SYDNEY - Australia may look to a national lottery to provide extra Olympic funding and make its existing sports system more efficient in the wake of below-par results at the Rio Games.

Australia returned with their smallest haul of Olympic medals since Barcelona in 1992, a result which has sparked recriminations among the country's sports officials. John Wylie, the chief of the government-backed Australian Sports Commission (ASC), said the results in Rio "came up short of expectations", but added that the ASC still backed its controversial 'Winning Edge' high-performance funding model.

Looking ahead to the 2018 Gold Coast Commonwealth Games and the 2020 Tokyo Olympics, Wylie told reporters Thursday: "There is no doubt we can learn and improve from the experience of the past four years and from the Rio Olympics. "But the core principles of the strategy remain sound, valid and in the long-term interests of the Australian sport sector.

"Australia's 'Winning Edge' is built on evidence-based funding decisions, high aspirations for achievement, sports taking responsibility for their own high performance programmes and improved leadership and governance in sports organisations."

The reform plan is being pursued amidst a bitter feud between Wylie and Australian Olympic Committee president John Coates and an austere economic environment. Coates has withdrawn the AOC from an ASC review of the Canberra-based Australian Institute of Sport (AIS). He has also said the ASC policy of appointing businesspeople to head up major Olympic sports had been found wanting.
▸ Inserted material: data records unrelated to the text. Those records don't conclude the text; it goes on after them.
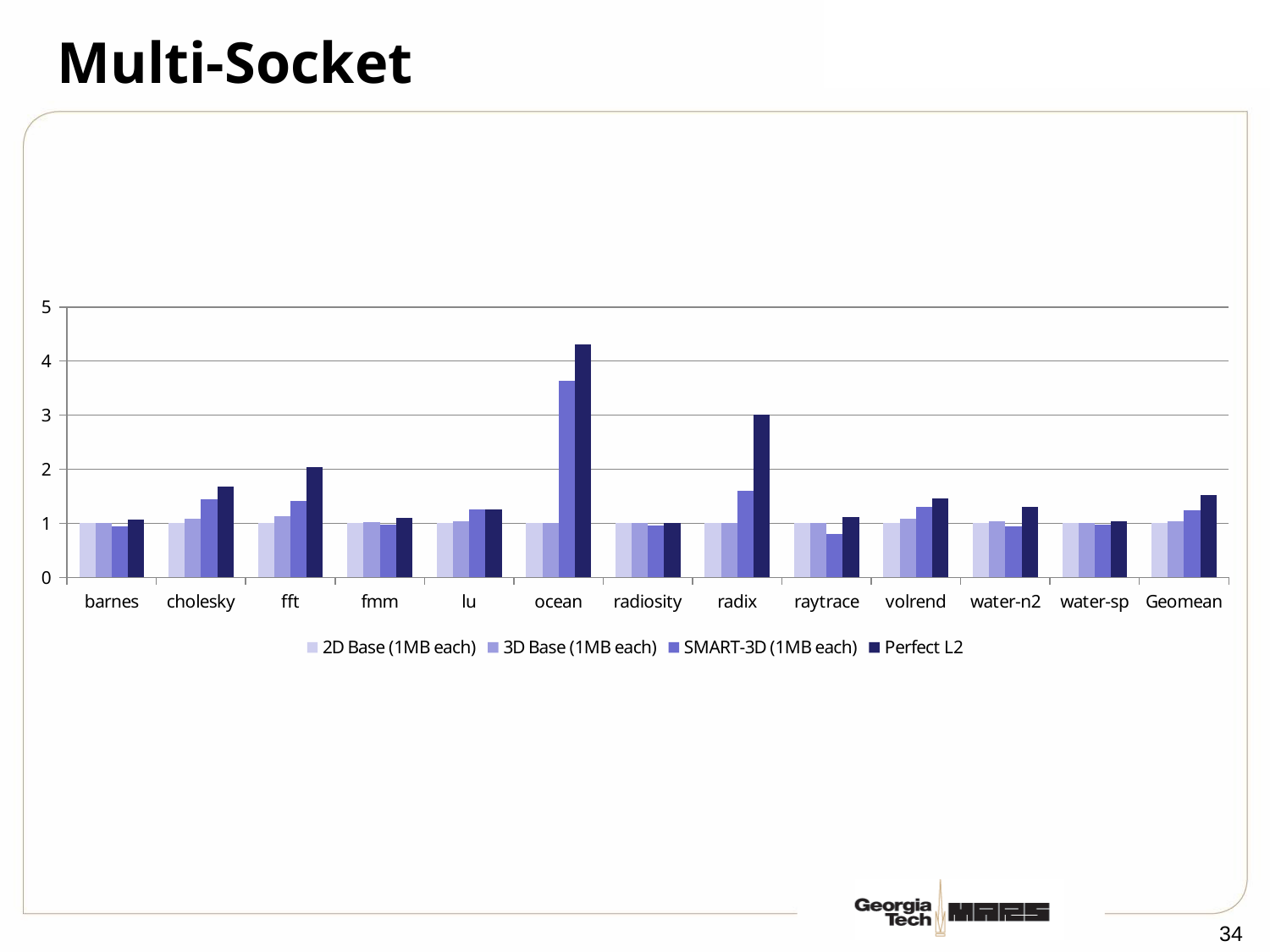
Is the Perfect L2 value for Geomean greater or less than 2? less How many categories are shown along the x axis? 13 Which category has the highest Perfect L2 value? ocean Is the SMART-3D (1MB each) value for raytrace greater or less than 1? less How many series does the legend list? 4 What is the last series listed in the legend? Perfect L2 Is the Perfect L2 value for ocean greater or less than 4? greater What kind of chart is shown on the slide? bar chart Which is larger for radix: the SMART-3D (1MB each) value or the Perfect L2 value? Perfect L2 Which is larger for cholesky: the 3D Base (1MB each) value or the SMART-3D (1MB each) value? SMART-3D (1MB each)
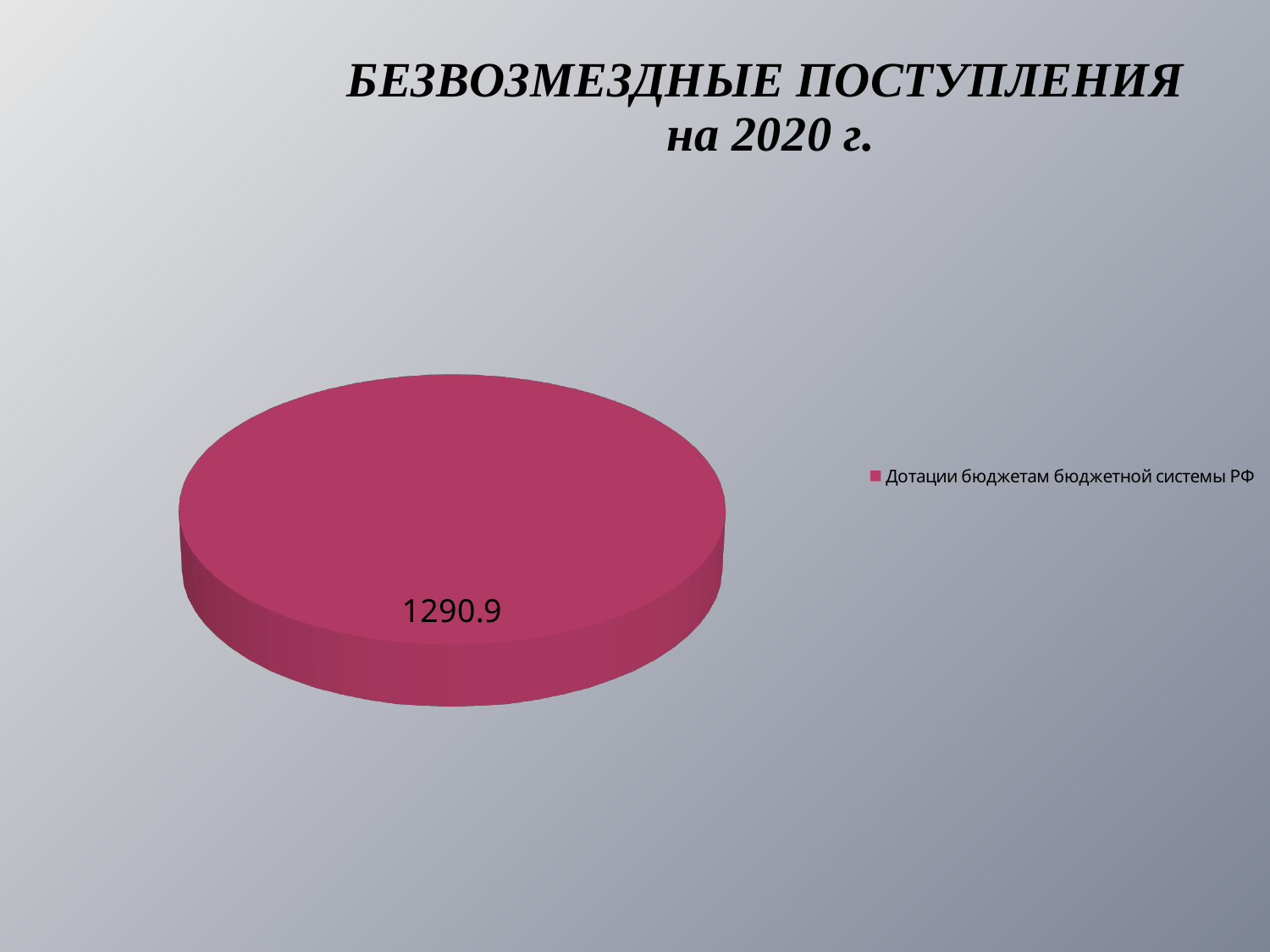
How many slices does the pie chart have? 1 How many entries does the legend list? 1 Is the value for Дотации бюджетам бюджетной системы РФ greater or less than 1000? greater What kind of chart is shown on the slide? pie chart What is the value shown for Дотации бюджетам бюджетной системы РФ? 1290.9 What is the title of the slide containing the chart? БЕЗВОЗМЕЗДНЫЕ ПОСТУПЛЕНИЯ на 2020 г. What is the legend entry shown for the pie chart? Дотации бюджетам бюджетной системы РФ What share of the pie does the Дотации бюджетам бюджетной системы РФ slice represent? 100%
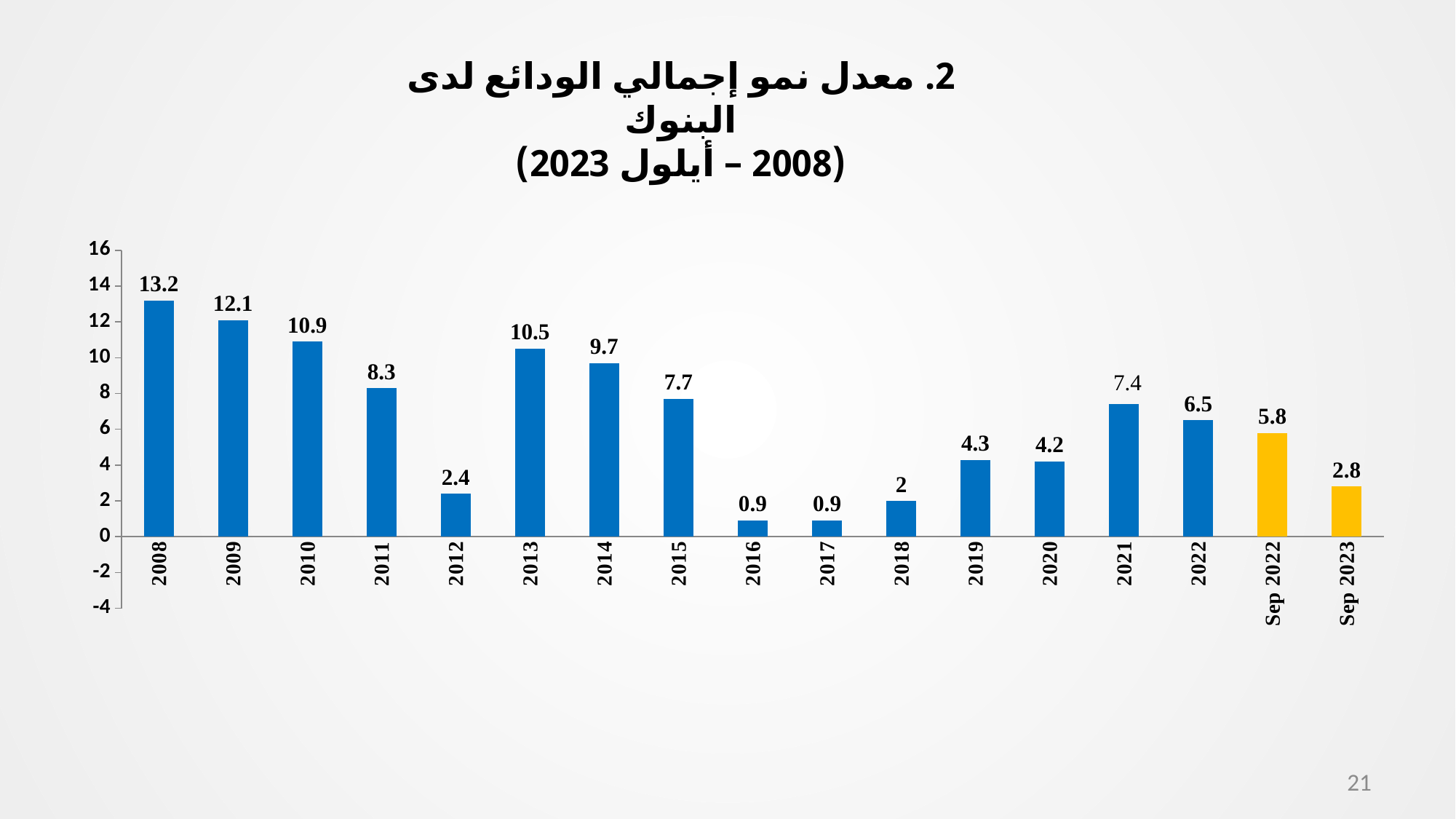
What is the value for Sep 2023? 2.8 What is the value for 2013? 10.5 What is the difference between the values for Sep 2022 and Sep 2023? 3 Is the value for 2011 greater or less than 8? greater Which is larger, the value for 2014 or the value for 2015? 2014 What is the lowest value shown on the chart? 0.9 Which bars are coloured yellow instead of blue? Sep 2022 and Sep 2023 What is the difference between the values for 2021 and 2022? 0.9 How many bars are shown on the chart? 17 What kind of chart is this? bar chart What is the value for 2008? 13.2 Which year has the highest value? 2008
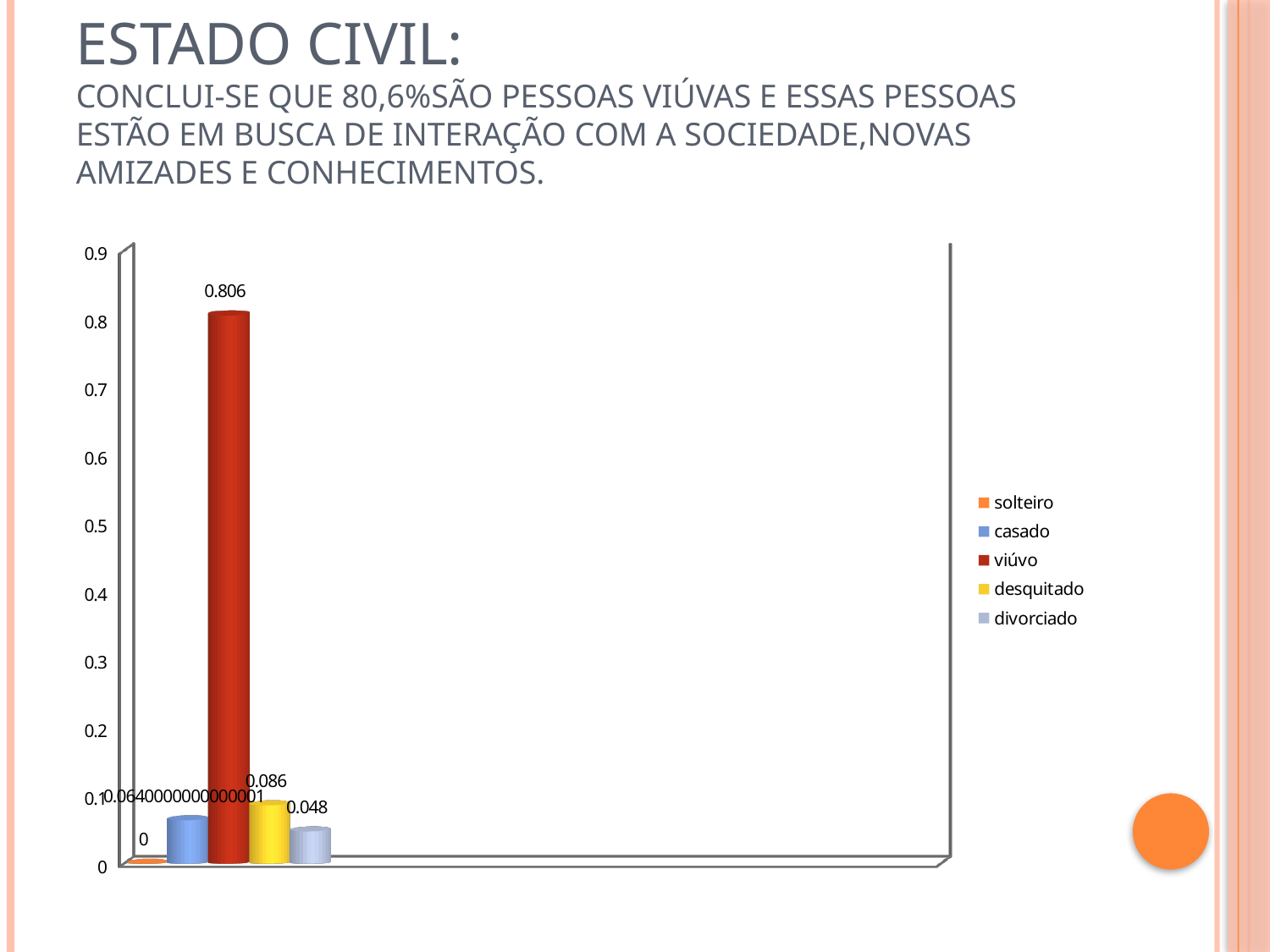
Which category has the highest value? viúvo What is the value for viúvo? 0.806 Which is larger, the value for desquitado or the value for divorciado? desquitado What is the difference between the values for viúvo and desquitado? 0.72 What is the difference between the values for desquitado and divorciado? 0.038 How many series does the legend list? 5 Which category has the lowest value? solteiro What is the value for solteiro? 0 What is the value for divorciado? 0.048 Is the value for casado greater or less than 0.1? less What is the value for desquitado? 0.086 What kind of chart is shown on the slide? bar chart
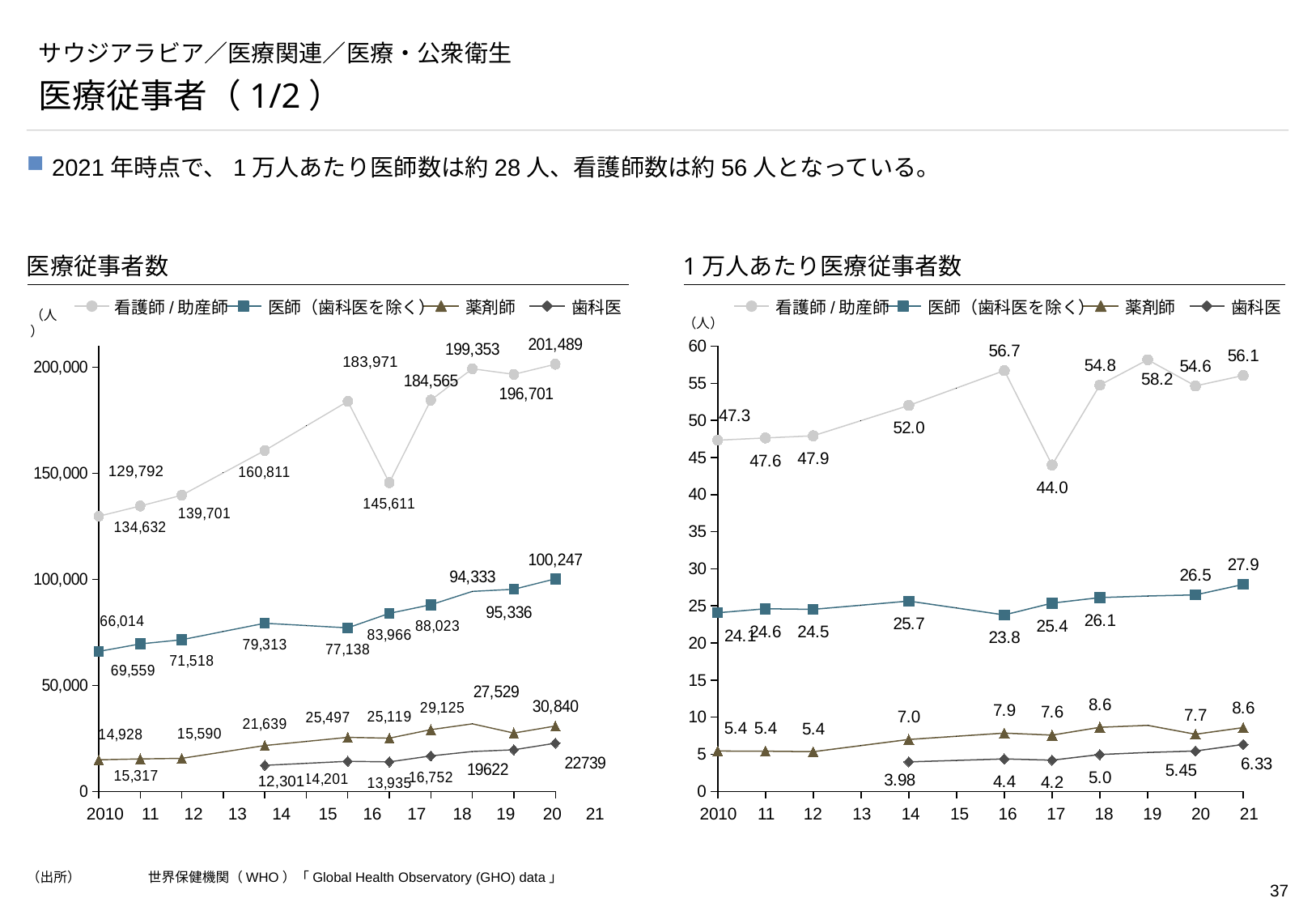
In the right chart (1万人あたり医療従事者数), what is the difference between the 看護師/助産師 value and the 医師（歯科医を除く） value in 2021? 28.2 In the right chart (1万人あたり医療従事者数), in which year is the 看護師/助産師 value lowest? 2017 In the right chart (1万人あたり医療従事者数), what is the value for 看護師/助産師 in 2021? 56.1 In the left chart (医療従事者数), what is the value for 看護師/助産師 in 2010? 129,792 In the left chart (医療従事者数), what is the value for 医師（歯科医を除く） in 2010? 66,014 In the right chart (1万人あたり医療従事者数), is the 看護師/助産師 value larger in 2016 or in 2017? 2016 In the right chart (1万人あたり医療従事者数), in which year is the 看護師/助産師 value highest? 2019 How many series does the legend of the right chart (1万人あたり医療従事者数) list? 4 In the left chart (医療従事者数), what is the highest value shown for 看護師/助産師? 201,489 In the right chart (1万人あたり医療従事者数), what is the value for 歯科医 in 2014? 3.98 What kind of chart is the left chart titled 医療従事者数? line chart In the right chart (1万人あたり医療従事者数), what is the value for 医師（歯科医を除く） in 2021? 27.9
Wylie wants to establish a British-style national lottery that would generate, according to ASC estimates, additional funding of between Aus$50 million and Aus$100 million (US$38-$76 million) a year for high-performance sport programmes.

The proposed lottery would be similar to the one which has helped Britain emerge as an Olympic sporting superpower, finishing second on the Rio medals table. "It doesn't have to be purely a sports lottery, it can be a lottery that supports a range of community causes, like you have in the UK," Wylie said. "It's not an overnight solution but we think it will be a very important future pillar for Australian sport."

The ASC's Winning Edge funding model, introduced after the 2012 London Olympics, is aimed at opening up sports to corporate sponsors and making them less reliant on government funds. The model uses criteria to gauge how government money is spent on sport, based partly on medal prospects.

Coates and the AOC were initially supportive but now argue there must be a greater spread of funding for all Olympic sports, and not just for a select few. Australia finished 10th on the Rio medals table -- down from eighth in 2012 -- with eight golds and 29 medals overall, the lowest total since they won 27 at Barcelona 1992.